C’est une civilisation nouvelle qui a succédé à celle que représentaient jadis Héliopolis, Memphis et Thèbes, dont les ruines gigantesques étonnent. Ptolémée Philadelphe et ses successeurs, qui ont régné sur l’Égypte pendant trois siècles après Alexandre le Grand, ont été les pères de cette Grèce africaine, et Rome continue aujourd’hui leur œuvre.

Il y a aussi un quartier juif considérable à Alexandrie, et mon ami Gamaliel nous a été fort utile pour le visiter. Il est pauvre d’apparence, comme le Ghetto de Rome ; mais les plus nombreux prêteurs d’argent sont là, ainsi que les bazars les plus riches. On y parle la langue hellénique plutôt que l’hébreu. L’Université, et sa vaste Bibliothèque, nous ont particulièrement intéressés. Gamaliel nous a fait voir les manuscrits originaux de la traduction grecque des Livres Saints juifs, qu’on appelle la version des Septante.

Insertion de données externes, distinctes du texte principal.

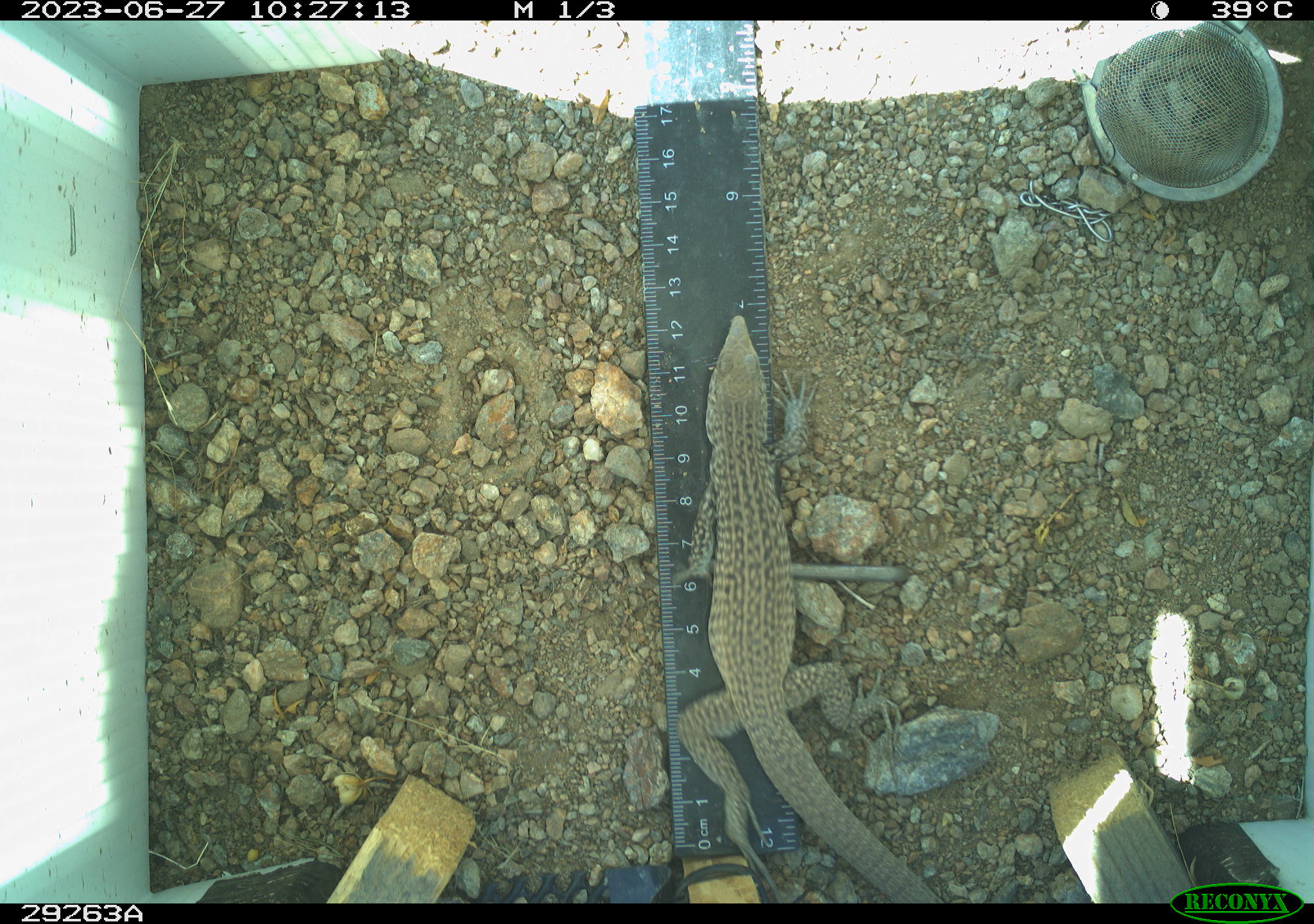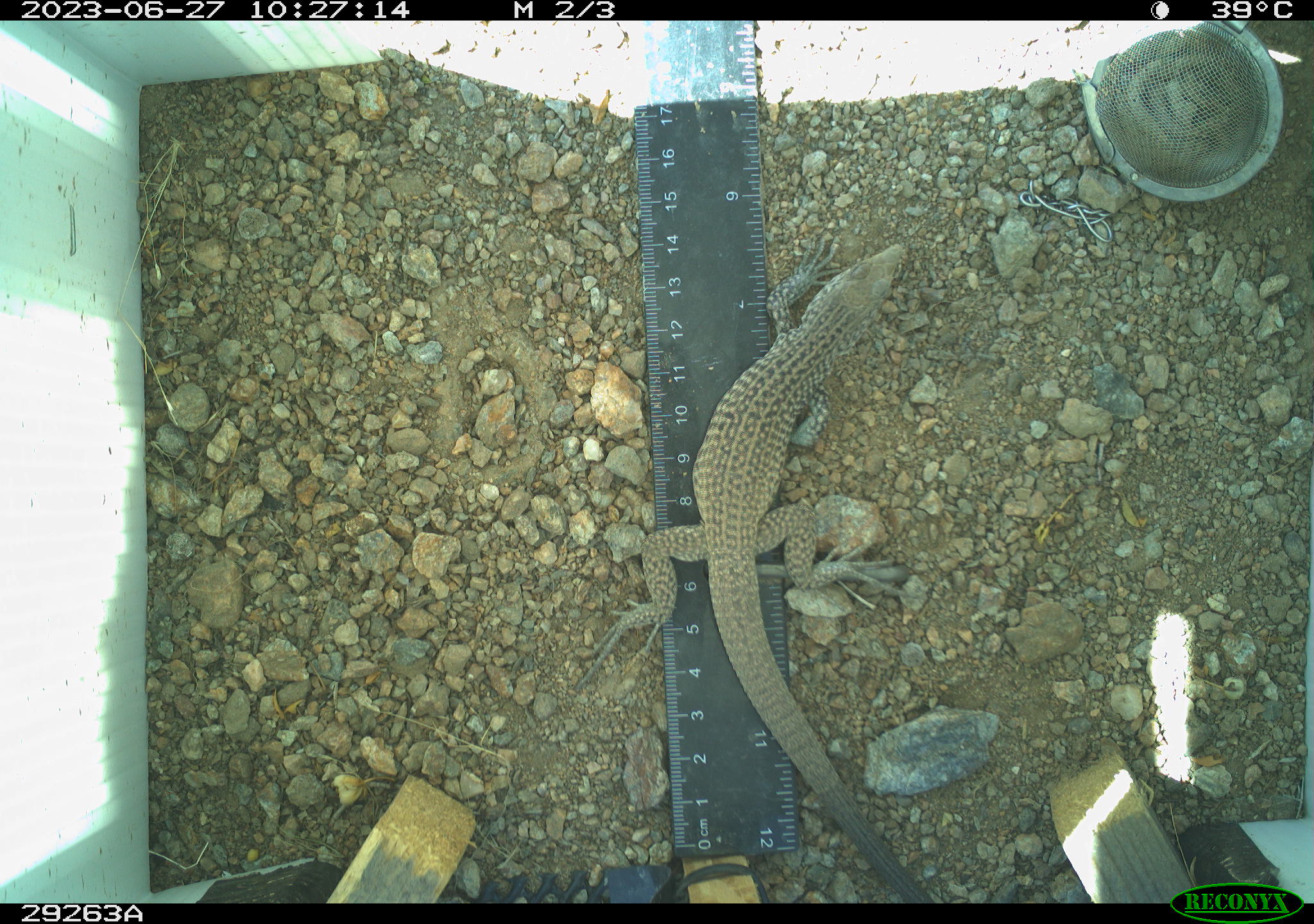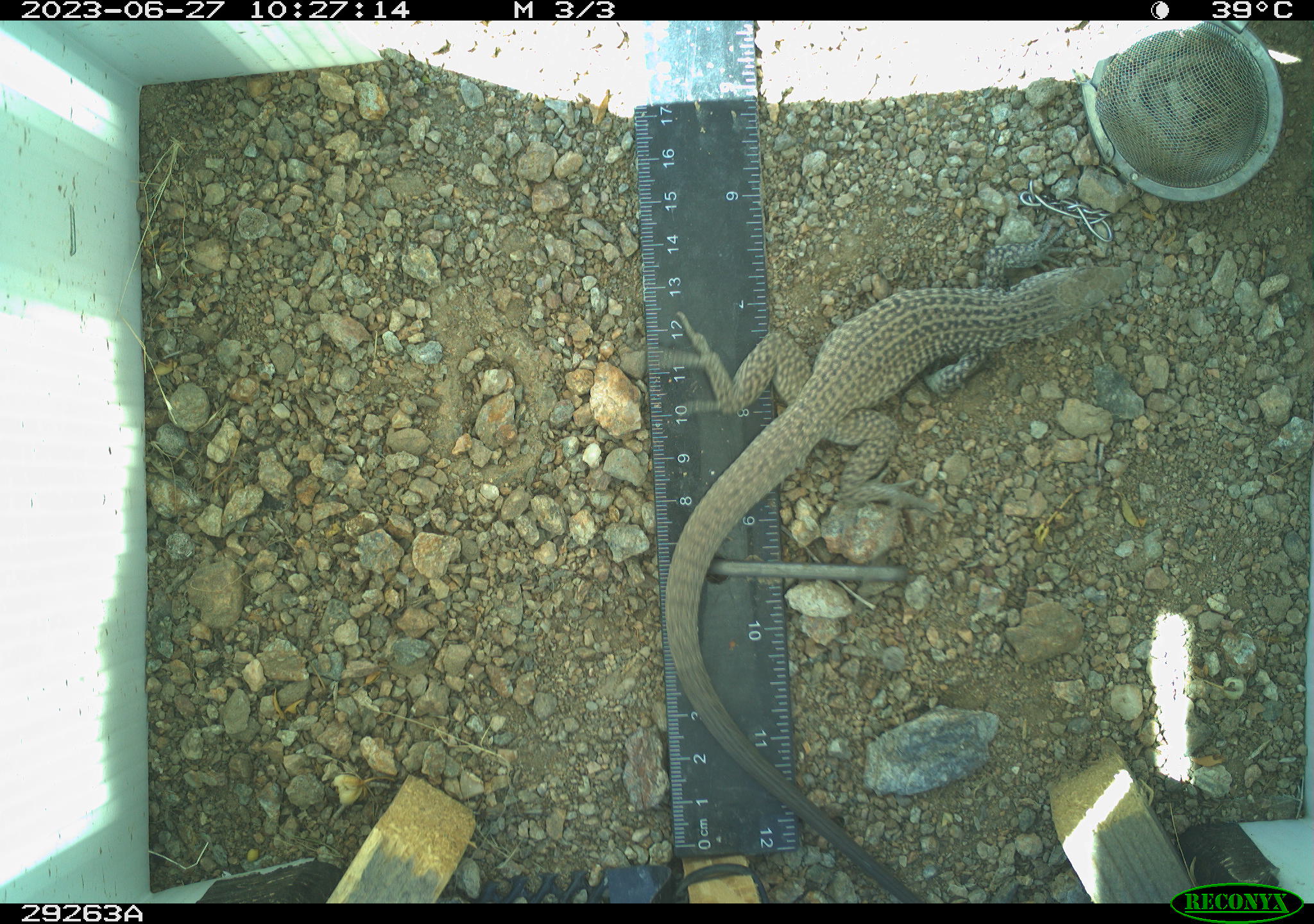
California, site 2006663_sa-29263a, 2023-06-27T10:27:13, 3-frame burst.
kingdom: Animalia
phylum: Chordata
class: Reptilia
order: Squamata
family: Teiidae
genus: Aspidoscelis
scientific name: Aspidoscelis tigris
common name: western whiptail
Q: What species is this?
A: Western whiptail (Aspidoscelis tigris).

Les Juifs ont la plus grande vénération pour cette traduction, qu’ils croient même inspirée par Jéhovah ; et ils racontent que les soixante-douze savants juifs, auxquels ils l’attribuent, ont travaillé séparément, et que leurs traductions se sont trouvées identiques par miracle.

À l’Université, Gamaliel nous a présenté un Grec de grande distinction, qui est un savant helléniste, très éloquent, et qui a embrassé le judaïsme il y a plusieurs années. Il a émigré d’Athènes à Jérusalem. Il y est devenu le disciple de Gamaliel l’Ancien, et docteur en Israël.

Depuis plusieurs mois, il travaille ici à une traduction en langue chaldaïque des cinq Livres de Moïse. Onkelos — c’est son nom — est un beau type grec, qui parle très bien le latin, l’hébreu et le chaldaïque. Il nous a raconté qu’il s’en retourne à Jérusalem pour s’assurer de ce qu’il y a de vrai dans la rumeur que le Messie a fait son apparition en Galilée.

Il a décidé de voyager avec nous, et nous en sommes enchantés ; car il sait tant de choses, et il en parle si bien.

Gamaliel et lui viendront avec nous, visiter Héliopolis et Memphis. Ce sont les meilleurs compagnons de voyage que nous puissions désirer.